An a b i n i t i o configuration interaction study of the reaction between small lithium clusters (Li4, Li6) and H2 molecule

Abstract

A reaction path for the Li₄+H₂ interaction has been determined allowing for the relaxation and the reconstruction of the system. For various steps along the reaction path characterized by the given values of one or two geometrical parameters the full geometry optimization of the remaining variables has been carried out in the framework of the Hartree–Fock (HF) procedure. The configuration interaction (CI) energies for the optimal HF geometries in each step have been calculated using multireference diexcited (MRD‐CI) procedure. The calculated dissociation energy for the molecular hydrogen is reduced from 103.6 to 19.6 kcal/mol in the presence of Li tetrameter. During the first stage of the reaction path referred as ‘‘dissociative chemisorption’’ the geometry of the Li tetrameter does not change substantially.
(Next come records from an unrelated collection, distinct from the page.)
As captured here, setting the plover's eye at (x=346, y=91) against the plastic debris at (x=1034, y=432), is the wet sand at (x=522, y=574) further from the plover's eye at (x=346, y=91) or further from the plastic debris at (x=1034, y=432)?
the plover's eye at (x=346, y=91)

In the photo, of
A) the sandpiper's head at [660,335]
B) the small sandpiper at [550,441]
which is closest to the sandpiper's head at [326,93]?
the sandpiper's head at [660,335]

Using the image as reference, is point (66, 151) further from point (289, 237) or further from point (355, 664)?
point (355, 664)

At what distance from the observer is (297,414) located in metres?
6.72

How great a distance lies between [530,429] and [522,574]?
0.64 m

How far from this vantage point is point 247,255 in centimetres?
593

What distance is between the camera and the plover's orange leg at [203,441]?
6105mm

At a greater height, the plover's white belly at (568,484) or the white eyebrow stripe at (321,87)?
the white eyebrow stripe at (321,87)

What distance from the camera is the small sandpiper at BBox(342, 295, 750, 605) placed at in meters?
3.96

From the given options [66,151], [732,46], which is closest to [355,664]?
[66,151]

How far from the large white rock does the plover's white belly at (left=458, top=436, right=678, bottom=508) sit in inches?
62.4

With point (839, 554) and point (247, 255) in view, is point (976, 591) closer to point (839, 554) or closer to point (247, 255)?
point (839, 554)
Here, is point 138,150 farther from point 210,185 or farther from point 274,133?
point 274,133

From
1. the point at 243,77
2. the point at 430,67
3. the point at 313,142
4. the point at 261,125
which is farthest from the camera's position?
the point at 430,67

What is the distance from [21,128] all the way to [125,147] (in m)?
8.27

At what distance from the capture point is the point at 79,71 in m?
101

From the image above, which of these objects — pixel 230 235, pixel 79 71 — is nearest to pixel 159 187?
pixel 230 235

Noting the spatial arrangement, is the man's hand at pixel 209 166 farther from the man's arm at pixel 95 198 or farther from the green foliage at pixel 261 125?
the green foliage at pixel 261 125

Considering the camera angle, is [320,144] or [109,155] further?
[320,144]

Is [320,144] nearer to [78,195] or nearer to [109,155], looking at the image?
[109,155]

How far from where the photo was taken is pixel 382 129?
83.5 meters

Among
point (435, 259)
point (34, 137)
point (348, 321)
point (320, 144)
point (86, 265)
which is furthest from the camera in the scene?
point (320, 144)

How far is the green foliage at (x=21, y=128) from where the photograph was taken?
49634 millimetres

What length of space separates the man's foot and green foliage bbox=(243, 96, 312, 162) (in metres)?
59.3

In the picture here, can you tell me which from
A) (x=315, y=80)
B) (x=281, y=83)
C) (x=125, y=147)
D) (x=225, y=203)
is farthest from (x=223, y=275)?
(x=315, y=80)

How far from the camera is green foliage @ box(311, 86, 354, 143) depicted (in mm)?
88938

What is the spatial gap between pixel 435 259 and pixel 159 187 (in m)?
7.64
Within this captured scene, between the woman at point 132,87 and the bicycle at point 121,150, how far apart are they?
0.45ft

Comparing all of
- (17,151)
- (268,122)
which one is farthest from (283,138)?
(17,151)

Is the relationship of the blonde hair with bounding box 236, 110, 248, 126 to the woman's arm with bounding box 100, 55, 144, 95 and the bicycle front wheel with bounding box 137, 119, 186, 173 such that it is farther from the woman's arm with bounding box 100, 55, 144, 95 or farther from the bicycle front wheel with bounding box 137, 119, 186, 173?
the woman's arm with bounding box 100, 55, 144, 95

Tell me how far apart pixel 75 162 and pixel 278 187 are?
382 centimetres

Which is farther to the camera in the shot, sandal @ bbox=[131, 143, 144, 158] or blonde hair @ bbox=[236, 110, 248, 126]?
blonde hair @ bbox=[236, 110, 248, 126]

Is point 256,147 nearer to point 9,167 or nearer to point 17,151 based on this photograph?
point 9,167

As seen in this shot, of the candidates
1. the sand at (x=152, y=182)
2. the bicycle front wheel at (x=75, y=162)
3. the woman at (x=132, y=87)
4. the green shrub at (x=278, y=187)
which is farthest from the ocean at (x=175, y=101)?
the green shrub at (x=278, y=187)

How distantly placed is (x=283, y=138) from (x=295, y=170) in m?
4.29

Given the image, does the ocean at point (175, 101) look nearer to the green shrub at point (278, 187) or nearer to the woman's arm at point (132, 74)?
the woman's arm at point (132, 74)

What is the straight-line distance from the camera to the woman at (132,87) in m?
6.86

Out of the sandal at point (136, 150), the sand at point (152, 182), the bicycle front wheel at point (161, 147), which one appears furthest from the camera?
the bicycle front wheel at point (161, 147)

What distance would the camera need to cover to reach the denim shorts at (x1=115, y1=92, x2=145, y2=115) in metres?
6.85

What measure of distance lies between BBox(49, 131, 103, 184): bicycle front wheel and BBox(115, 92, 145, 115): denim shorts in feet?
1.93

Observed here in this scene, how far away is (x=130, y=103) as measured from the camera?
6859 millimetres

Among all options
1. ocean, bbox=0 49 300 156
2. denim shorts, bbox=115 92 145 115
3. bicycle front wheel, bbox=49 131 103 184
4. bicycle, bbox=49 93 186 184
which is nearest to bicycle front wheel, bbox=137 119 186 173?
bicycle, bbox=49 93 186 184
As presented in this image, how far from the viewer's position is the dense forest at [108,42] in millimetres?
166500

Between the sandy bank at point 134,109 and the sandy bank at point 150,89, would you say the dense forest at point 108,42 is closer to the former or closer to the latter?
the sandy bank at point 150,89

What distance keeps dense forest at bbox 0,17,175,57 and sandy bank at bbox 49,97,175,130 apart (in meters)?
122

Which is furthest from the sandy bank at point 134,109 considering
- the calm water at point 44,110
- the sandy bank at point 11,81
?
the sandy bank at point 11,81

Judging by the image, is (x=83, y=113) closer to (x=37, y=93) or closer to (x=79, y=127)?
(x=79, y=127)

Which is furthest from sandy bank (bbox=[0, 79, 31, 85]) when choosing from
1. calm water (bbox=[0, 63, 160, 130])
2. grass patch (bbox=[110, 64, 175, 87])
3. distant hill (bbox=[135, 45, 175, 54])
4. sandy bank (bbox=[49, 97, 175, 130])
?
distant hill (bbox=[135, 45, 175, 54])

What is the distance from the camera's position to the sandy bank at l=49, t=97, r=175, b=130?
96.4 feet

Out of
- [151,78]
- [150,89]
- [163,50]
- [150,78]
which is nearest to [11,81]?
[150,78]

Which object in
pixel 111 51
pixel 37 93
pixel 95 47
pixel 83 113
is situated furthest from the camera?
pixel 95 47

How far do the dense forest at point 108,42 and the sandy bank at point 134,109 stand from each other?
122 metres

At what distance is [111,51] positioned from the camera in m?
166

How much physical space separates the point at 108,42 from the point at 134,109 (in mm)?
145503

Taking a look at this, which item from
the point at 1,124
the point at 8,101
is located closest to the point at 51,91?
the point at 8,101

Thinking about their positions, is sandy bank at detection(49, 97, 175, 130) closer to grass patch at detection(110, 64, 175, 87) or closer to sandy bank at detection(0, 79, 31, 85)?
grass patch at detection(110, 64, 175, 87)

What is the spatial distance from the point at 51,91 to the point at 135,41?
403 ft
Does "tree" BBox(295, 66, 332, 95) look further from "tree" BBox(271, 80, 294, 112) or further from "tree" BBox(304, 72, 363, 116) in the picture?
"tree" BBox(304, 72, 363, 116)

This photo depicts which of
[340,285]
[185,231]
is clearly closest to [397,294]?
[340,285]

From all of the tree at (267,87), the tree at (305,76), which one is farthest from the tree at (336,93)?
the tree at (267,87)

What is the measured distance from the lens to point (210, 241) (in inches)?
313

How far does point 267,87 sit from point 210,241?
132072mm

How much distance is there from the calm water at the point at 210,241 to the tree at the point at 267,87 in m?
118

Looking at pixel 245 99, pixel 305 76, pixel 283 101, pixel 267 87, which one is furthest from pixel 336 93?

After dissociation of H₂ the full reconstruction of the tetrameter takes place leading to a local minimum which is separated from the lowest minimum by a moderate barrier along the chosen reaction path. The stable compound has the form of deformed rhombus with two hydrogen atoms bridging two neighboring rhombus sides. The preliminary calculations using complete active space self‐consistent field procedure followed by direct CI carried out for the Li₆+H₂ interaction in the C_2v symmetry yield fairly stable three dimensional LI₆H₂ compound, which can be formed after passing an energy barrier of comparable size at the present level of calculation as that found for the Li₄+H² reaction.